BEGIN Data to examine

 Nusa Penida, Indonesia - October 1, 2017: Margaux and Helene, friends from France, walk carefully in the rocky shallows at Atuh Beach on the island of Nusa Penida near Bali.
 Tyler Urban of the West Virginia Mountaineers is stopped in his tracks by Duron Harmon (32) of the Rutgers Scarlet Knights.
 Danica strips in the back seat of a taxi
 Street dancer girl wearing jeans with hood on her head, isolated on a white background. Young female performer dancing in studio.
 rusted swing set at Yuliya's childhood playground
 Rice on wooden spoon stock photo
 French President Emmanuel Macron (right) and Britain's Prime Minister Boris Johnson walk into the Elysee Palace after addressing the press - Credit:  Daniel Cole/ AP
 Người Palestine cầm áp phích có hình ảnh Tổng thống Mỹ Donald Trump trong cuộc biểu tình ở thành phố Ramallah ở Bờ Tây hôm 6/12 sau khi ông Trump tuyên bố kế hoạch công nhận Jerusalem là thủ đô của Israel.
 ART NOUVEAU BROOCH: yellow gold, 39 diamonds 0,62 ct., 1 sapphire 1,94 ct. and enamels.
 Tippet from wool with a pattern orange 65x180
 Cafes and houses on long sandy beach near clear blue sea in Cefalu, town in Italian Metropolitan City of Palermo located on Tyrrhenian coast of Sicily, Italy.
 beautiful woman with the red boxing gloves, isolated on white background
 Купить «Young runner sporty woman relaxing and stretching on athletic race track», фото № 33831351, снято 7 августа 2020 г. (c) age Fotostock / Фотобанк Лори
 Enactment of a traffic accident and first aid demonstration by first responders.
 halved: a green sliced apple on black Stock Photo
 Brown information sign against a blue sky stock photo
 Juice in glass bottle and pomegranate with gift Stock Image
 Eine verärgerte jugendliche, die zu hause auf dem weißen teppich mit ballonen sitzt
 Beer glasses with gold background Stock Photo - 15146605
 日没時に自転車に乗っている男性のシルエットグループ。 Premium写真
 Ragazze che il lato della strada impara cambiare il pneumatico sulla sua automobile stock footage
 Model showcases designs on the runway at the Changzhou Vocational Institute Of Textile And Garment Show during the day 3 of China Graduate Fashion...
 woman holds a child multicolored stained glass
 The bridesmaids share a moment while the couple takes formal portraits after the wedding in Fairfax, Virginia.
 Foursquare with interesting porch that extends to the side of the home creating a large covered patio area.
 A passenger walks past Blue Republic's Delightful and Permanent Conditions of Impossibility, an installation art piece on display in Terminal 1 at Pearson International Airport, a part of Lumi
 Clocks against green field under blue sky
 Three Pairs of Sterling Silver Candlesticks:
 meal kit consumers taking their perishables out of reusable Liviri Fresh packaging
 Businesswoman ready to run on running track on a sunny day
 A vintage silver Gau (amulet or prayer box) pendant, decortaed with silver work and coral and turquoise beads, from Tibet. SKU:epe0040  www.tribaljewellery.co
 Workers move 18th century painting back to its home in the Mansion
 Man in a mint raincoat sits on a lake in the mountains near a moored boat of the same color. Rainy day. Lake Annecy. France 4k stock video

END Data to examine

> Task
Look for the line that contains "Businesswoman ready to" in the listing above. Set down that line and each line after it, ending with the last one.

> Output of the exercise
 Businesswoman ready to run on running track on a sunny day
 A vintage silver Gau (amulet or prayer box) pendant, decortaed with silver work and coral and turquoise beads, from Tibet. SKU:epe0040  www.tribaljewellery.co
 Workers move 18th century painting back to its home in the Mansion
 Man in a mint raincoat sits on a lake in the mountains near a moored boat of the same color. Rainy day. Lake Annecy. France 4k stock video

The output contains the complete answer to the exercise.